8. Control structures

Control structures such as if, else, elsif, unless are fundamental to almost any programming language and the primary way to introduce logic in a program and control the path of execution. That said, most other programming languages lack the unless and elsif keywords. (Many languages have the equivalent of the elsif, but with less elegant spelling, such as elseif or even else if.)

if has already been introduced and you have had plenty of exercises involving its use already. But it is not always easy to write tests that capture precisely what you want,  and sometimes you want to do something only if a test fails (that is, whatever you put after if was false). This is where else and elsif comes in handy.

Other useful functions for changing the flow of your program are next, which will skip the rest of the current iteration of a loop and move to the next item in the list, and last, which will skip the rest of the current iteration of the loop and also skip the rest of the items in the list.

An example could be as the code below. Try it out and see if it does what you expected!

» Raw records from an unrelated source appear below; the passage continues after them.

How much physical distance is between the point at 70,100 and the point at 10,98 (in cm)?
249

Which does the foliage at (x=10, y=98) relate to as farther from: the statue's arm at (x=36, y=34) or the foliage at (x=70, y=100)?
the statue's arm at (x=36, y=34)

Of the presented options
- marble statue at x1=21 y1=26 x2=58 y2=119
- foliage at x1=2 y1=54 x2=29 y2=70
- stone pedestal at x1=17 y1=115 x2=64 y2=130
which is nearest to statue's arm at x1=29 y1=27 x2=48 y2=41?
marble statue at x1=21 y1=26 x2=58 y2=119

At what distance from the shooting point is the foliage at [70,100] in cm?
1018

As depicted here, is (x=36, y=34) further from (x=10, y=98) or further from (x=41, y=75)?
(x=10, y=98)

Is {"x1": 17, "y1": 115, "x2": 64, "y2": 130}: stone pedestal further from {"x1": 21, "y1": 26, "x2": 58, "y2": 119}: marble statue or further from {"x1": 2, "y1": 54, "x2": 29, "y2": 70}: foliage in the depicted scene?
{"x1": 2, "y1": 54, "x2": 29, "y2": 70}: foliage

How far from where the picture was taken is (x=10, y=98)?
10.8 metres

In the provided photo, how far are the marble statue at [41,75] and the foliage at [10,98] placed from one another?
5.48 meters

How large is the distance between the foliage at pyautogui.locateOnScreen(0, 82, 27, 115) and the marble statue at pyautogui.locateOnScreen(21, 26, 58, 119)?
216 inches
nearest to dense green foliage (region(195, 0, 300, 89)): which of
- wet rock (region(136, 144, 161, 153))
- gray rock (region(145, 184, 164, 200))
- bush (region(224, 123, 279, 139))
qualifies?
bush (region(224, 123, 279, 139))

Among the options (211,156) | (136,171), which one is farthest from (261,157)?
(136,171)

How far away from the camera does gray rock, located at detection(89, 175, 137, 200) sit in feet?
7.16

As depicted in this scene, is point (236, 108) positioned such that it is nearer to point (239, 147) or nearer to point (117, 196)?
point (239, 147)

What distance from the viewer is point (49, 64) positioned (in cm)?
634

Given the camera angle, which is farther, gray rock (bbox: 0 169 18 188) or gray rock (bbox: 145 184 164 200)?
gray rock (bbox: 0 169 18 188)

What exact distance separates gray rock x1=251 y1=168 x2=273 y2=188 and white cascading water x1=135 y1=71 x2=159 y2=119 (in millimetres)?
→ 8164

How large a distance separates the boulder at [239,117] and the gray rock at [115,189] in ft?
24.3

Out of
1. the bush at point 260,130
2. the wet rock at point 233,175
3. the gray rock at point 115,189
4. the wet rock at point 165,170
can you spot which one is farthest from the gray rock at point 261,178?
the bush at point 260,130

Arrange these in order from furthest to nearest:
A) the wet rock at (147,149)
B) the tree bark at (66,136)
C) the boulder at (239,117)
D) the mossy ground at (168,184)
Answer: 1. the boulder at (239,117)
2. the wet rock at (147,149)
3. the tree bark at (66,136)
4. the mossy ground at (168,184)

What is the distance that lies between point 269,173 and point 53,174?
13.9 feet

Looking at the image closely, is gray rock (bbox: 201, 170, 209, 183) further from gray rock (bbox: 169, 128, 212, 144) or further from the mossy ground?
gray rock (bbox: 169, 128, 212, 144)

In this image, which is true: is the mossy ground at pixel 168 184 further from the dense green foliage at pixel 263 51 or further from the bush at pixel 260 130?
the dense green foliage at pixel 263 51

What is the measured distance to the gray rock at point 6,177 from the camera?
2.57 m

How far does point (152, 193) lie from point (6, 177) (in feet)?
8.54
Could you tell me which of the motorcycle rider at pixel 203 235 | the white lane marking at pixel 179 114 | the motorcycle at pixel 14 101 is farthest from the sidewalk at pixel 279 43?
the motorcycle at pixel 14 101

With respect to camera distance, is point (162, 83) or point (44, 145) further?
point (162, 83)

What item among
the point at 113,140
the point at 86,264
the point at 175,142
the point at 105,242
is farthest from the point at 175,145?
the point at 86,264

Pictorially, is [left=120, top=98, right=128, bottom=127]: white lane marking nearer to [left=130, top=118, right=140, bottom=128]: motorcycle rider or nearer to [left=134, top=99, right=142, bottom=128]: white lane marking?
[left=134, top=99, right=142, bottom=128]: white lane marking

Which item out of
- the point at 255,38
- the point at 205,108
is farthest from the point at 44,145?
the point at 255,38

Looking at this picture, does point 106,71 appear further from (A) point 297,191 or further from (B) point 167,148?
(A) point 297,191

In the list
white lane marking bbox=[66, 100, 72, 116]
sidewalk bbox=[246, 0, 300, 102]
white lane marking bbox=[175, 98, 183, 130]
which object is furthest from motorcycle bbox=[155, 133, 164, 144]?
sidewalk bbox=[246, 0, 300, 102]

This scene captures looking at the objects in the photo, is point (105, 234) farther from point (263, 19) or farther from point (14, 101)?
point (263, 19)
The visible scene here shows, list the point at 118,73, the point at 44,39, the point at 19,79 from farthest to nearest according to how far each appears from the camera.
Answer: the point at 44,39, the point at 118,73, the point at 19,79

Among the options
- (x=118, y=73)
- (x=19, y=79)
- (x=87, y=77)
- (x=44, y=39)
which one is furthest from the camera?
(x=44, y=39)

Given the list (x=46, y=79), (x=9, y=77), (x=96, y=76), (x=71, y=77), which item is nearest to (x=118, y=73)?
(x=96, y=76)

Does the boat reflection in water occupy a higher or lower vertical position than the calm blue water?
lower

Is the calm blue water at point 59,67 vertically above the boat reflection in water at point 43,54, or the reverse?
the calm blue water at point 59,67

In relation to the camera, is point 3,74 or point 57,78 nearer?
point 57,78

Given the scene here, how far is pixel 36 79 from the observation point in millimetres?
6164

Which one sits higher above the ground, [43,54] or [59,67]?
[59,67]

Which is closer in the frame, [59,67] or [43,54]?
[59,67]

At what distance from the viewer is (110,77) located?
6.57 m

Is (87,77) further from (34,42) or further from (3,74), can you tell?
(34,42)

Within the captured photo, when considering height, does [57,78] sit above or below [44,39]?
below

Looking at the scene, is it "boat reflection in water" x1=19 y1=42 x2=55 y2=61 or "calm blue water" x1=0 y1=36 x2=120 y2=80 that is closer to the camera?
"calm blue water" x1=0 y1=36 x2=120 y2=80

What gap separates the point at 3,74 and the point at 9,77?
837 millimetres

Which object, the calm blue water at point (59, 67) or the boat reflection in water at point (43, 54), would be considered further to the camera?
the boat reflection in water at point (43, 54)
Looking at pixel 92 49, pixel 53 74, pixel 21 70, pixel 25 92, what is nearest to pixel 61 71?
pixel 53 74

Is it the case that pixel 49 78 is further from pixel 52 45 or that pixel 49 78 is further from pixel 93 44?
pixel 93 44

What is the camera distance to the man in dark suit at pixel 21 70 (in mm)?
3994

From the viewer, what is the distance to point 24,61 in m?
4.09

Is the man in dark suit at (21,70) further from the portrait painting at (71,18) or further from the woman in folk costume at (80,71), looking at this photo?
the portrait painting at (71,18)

For this exercise we will be filtering the file snp_data.vcf. To write the code you will want to know what the file looks like. A quick open with less -S snp_data.vcf will most likely not give the best overview. The headers and the data lines are too long and out of sync. A better way is to open the file in Excel or some other spreadsheet program, but then you will have to first rename it to snp_data.txt and tell Excel to split the rows on tabs. And you will have to leave your new favorite environment, the terminal window. An even better way is to open the file with perl and print out the contents of the file so that you actually can make sense of the contents.

Exercise 1.

  1. Write a program that opens the file snp_data.vcf and prints out each line in the file.
  2. That was not much better than less, perhaps even worse. What we really want is the header of each column and the values on a row so that we can see what kind of value each column contains. Lets start with printing only the line with column headers (that’s the last comment line). Find the characteristics that makes it special and modify your program to print only that line.
  3. The line is still too long for most terminal windows, so now modify your program to print each column header on a separate row. (Hint: It will be useful to have the headers in an array later)
  4. That’s better! Now we can see what columns we have, but there is an awful lot of samples. Limit the program to only print the first two sample headers and all that is before these. (Hint: What makes the sample headers special, and how can you use that to limit what elements you print?)
  5. Now the output is starting to become manageable, so this is a good time to start adding some example data also. Modify your program to print the corresponding columns of the first row of data, on the same row as each of the headers. To avoid printing all lines in the file, you will somehow have to get out of the loop reading the file after reading the first data line. (Hint: With for you can loop over two arrays in parallel)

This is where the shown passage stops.